I took a swig from the bottle. My husband and I never really dated. We went straight from sex to pregnancy to marriage. Hell, it was a wonder we lasted as a couple as long as we did.

Sam stood. “If you don’t want me around, I understand.” And I finally realized she wasn’t wearing her normal t-shirt and jeans. Instead, she was cloaked in a high-collared black coat straight out of the Matrix with matching slacks and boots.

Either the garb truly reflected her new duties, or Uncle Duncan’s lack of fashion sense was rubbing off on her. I slammed the fridge door shut and tossed the cap in the trash. “That’s not the point.” I jabbed a finger in the general direction of my front door. “Everyone else who was here apologized, except the one person who should have. You.” She stiffened. “I—”

The ringing of my cell phone cut her off. I held up an index finger to tell her to shut it. I expected Jake to call. Things on the set had been running behind for the last week and a half.

I pulled the phone from my jeans pocket, but it wasn’t his ID on my display. It was his mother’s. “Hey, Audra. What’s up?”

“T-t-tiffany, there’s been an accident.” She was crying. Audra Wong was not a crier.

My entire body went numb. “What hospital?”

“Cedar Sinai.”

“I’ll be there in twenty.” I thumbed off the phone. Please let him be okay. I can’t go through this again. Not for the third time.

“Mommy?” Ellie peered wide-eyed around the corner of the hall.

I forced a smile. At least, I think I did. I couldn’t feel anything. “Babycakes, I need you to go pack a bag real quick. You’re going to stay with Grandma Phil tonight.” My thumb was already punching the number. Except the phone and the beer bottle were sliding from my hands.

Sam caught them both. “Go do as your mom asked Ellie.” She set down the bottle on the table and guided me to the chair. A voice came through the speaker, and she raised it to her ear.

“No, Phil. It’s Sam. Can Ellie stay with you tonight?”

I made a half-hearted grab for my phone, but Sam danced out of reach.

“There was an accident at the movie set. Jake’s been taken to Cedars.” Pause. “No, we don’t know how bad it is yet.” Pause. “I’m taking her.”

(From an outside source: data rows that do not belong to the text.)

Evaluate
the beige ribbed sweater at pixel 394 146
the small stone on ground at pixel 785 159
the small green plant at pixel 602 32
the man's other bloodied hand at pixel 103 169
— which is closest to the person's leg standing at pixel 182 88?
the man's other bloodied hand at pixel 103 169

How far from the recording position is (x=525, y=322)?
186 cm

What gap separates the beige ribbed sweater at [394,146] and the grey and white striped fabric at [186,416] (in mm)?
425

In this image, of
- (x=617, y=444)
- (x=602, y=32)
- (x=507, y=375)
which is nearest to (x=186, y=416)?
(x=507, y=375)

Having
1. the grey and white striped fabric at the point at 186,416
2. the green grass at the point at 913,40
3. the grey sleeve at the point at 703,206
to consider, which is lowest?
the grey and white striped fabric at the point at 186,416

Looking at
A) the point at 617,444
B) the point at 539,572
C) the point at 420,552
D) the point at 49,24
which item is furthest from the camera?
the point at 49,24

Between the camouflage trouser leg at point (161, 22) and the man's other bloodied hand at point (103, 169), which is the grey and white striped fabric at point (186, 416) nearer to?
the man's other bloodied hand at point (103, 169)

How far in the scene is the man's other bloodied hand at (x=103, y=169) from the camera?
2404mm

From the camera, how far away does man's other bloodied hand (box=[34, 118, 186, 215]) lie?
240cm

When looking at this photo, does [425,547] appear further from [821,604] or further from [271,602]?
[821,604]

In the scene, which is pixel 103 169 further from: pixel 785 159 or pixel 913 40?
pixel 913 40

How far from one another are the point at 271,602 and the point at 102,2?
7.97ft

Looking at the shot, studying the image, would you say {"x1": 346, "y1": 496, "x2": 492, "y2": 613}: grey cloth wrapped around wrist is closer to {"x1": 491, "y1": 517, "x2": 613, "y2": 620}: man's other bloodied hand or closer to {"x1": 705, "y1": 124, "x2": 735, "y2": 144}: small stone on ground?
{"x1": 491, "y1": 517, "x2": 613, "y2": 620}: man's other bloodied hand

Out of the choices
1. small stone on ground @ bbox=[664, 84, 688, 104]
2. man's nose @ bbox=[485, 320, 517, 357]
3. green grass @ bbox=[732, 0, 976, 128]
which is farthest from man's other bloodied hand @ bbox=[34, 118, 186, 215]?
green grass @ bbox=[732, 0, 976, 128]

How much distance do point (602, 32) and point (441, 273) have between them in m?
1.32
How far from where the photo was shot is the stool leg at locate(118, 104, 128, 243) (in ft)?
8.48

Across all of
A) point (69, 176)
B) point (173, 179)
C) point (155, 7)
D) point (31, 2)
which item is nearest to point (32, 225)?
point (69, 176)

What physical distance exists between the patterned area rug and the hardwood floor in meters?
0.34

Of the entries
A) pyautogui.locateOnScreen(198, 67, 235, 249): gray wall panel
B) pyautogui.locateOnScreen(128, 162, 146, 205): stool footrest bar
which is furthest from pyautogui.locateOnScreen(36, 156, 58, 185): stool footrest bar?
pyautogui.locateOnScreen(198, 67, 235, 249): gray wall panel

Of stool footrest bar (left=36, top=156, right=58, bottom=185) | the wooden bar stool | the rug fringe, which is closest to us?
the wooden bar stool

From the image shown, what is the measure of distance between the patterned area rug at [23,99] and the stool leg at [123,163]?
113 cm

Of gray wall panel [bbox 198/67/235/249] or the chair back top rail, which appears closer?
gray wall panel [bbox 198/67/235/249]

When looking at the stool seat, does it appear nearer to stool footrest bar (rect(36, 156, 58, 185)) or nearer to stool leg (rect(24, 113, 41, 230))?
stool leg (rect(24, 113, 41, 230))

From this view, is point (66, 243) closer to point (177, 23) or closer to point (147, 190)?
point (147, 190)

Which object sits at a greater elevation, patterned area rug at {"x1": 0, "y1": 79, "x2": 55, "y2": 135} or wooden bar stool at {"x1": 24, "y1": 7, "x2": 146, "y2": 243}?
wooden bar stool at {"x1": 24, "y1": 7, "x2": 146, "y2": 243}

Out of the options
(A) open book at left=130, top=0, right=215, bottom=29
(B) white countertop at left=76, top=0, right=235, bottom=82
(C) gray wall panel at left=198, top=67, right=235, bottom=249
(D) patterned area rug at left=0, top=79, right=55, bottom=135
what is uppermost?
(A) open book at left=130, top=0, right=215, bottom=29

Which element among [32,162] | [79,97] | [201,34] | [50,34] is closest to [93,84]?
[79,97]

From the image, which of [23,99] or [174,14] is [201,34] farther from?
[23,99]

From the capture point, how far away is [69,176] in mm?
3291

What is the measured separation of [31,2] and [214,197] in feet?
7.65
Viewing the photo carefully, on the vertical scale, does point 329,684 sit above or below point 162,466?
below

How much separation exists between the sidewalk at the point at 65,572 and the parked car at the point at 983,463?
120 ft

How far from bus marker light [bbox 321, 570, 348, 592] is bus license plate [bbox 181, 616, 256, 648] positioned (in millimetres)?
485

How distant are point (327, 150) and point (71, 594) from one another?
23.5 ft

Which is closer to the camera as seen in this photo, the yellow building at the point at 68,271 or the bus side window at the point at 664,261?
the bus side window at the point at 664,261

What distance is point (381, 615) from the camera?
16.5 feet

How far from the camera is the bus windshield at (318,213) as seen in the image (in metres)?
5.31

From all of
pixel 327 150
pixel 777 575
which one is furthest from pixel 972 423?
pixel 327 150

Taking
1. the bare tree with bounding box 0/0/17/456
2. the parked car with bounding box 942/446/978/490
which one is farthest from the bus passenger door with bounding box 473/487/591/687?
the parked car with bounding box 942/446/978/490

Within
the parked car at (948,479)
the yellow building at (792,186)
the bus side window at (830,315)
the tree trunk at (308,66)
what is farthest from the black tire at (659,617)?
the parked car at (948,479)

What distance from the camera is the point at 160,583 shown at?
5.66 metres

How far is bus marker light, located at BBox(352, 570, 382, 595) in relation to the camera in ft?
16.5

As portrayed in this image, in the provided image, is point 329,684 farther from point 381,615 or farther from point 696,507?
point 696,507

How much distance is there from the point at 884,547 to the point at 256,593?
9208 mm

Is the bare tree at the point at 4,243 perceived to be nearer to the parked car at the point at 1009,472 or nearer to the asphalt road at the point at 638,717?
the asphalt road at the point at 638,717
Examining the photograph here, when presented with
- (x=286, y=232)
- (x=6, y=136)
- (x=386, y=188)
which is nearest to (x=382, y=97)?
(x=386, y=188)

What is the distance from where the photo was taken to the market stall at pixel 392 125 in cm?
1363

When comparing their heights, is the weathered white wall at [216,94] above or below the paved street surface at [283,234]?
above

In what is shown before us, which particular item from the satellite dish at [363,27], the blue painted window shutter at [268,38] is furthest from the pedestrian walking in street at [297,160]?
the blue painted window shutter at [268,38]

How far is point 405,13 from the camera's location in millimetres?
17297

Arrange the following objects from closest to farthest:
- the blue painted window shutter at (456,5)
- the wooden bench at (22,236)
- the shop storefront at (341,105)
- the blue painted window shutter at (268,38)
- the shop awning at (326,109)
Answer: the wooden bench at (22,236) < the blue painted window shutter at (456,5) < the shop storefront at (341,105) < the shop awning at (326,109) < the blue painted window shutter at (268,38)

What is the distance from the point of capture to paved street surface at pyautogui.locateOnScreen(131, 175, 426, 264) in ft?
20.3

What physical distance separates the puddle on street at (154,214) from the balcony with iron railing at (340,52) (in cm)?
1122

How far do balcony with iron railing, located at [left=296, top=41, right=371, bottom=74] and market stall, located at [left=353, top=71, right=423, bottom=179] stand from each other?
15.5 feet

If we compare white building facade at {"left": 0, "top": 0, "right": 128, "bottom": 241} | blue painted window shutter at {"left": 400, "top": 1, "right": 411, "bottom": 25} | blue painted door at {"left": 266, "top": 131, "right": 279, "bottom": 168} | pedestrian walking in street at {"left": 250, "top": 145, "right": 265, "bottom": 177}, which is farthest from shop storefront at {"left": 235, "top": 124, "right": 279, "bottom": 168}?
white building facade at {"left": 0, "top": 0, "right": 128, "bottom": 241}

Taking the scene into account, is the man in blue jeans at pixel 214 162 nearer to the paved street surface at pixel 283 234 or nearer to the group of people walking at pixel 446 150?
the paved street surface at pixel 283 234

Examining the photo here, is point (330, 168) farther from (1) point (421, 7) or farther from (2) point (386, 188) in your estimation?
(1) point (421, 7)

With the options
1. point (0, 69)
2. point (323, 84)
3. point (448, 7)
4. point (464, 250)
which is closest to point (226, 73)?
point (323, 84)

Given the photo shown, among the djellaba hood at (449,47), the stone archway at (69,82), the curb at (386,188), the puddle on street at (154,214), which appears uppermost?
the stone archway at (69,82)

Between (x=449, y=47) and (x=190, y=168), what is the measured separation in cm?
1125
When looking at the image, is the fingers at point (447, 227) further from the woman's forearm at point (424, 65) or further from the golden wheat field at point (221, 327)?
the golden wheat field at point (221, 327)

That statement reminded me I was still pissed at Sam. “No, you’re not.”She glared at me. “You’re in no shape to drive.” Her attention returned to the phone conversation. “We’ll be at your door in five minutes.” She thumbed off the call.

“I hate teleporting,” I grumbled.

“You were right about what I did,” she said.

“Well, halle-fucking-lujah,” I muttered.

“I’m sorry for disobeying your rules. Let me make this up to you and help.”

I glared at her. “If you let him die, I will fucking stab you through the heart, bitch.”

She nodded. “Understood. Get your bag, and I’ll make sure Ellie has her toothbrush.” For the first time in years, she sounded like the old Sam.

And that scared me more than anything.